§ **DOCUMENT PASSAGE**:

Our port of call today was Dublin, the Republic of Ireland's capital. Once again, Tim and I are headed into the countryside, not into Dublin. It’s not that I dislike visiting cities – in fact, I’ve toured quite a few on this cruise. I just tend to enjoy the country more. Add in a famous garden, and I was sold on a tour to County Wicklow.
Our tour today almost didn’t happen. When we were selecting Viking tours, Tim and I had signed up for the Discover County Wicklow optional shore excursion. Shortly after embarking on the British Isles Explorer portion of our cruise, however, we were informed that our tour had been cancelled. We decided to wait to book another tour and play things by ear.
After several days of experiencing the pleasure of private tours, we decided to check and see what private tour options might be available in Dublin. Viatour listed a similar tour to the one we had originally booked, and we immediately signed up for it. We would have a private guide for just Tim and me, and the cost was less than the Viking tour.

§ **ENTRIES SUPPLIED**:
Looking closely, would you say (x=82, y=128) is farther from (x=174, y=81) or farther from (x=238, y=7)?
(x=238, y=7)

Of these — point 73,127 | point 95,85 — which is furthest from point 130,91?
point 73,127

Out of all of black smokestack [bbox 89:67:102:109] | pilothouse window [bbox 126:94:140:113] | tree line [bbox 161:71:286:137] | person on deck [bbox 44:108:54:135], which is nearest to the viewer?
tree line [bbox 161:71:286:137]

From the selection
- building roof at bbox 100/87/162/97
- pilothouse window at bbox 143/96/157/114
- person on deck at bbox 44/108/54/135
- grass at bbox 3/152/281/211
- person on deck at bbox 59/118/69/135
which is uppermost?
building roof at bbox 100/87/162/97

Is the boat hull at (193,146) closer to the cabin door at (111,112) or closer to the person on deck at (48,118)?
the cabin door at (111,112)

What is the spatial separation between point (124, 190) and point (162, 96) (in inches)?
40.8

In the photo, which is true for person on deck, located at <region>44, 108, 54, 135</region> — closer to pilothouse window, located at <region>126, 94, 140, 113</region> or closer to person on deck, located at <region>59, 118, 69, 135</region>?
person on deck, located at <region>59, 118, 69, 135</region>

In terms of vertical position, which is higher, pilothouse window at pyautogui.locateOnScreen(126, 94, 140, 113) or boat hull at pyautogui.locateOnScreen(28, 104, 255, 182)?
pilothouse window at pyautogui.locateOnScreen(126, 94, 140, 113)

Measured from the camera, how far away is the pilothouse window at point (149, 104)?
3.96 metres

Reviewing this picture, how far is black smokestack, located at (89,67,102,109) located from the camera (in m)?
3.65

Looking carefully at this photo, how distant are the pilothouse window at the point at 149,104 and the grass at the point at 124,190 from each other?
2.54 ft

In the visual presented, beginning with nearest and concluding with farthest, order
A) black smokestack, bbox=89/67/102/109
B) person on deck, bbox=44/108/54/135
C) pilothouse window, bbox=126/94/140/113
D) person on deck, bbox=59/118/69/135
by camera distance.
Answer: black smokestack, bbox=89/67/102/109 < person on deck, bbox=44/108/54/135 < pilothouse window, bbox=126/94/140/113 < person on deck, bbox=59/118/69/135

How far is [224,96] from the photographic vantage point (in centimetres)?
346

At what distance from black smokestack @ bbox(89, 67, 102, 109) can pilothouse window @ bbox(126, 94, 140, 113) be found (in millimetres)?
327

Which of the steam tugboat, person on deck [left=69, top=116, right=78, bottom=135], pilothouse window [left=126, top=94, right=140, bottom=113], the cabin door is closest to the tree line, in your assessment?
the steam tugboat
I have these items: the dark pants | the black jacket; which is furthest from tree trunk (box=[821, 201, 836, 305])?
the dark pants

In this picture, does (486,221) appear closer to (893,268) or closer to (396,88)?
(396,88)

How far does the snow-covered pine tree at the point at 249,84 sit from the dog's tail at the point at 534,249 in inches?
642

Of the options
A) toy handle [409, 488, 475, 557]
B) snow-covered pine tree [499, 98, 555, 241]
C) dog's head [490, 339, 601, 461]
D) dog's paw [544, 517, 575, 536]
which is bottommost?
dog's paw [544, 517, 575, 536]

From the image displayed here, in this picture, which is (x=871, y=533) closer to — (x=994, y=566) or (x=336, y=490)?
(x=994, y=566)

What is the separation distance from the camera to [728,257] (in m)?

§ **WHAT YOU HAVE TO DO**: Swap "cancelled" for "called off" and write out the stretch of the Wicklow tour passage from "Our tour today" through "the Viking tour.". Rely only on the Wicklow tour passage.

§ **RESULT FOR THIS EXERCISE**:
Our tour today almost didn’t happen. When we were selecting Viking tours, Tim and I had signed up for the Discover County Wicklow optional shore excursion. Shortly after embarking on the British Isles Explorer portion of our cruise, however, we were informed that our tour had been called off. We decided to wait to book another tour and play things by ear.
After several days of experiencing the pleasure of private tours, we decided to check and see what private tour options might be available in Dublin. Viatour listed a similar tour to the one we had originally booked, and we immediately signed up for it. We would have a private guide for just Tim and me, and the cost was less than the Viking tour.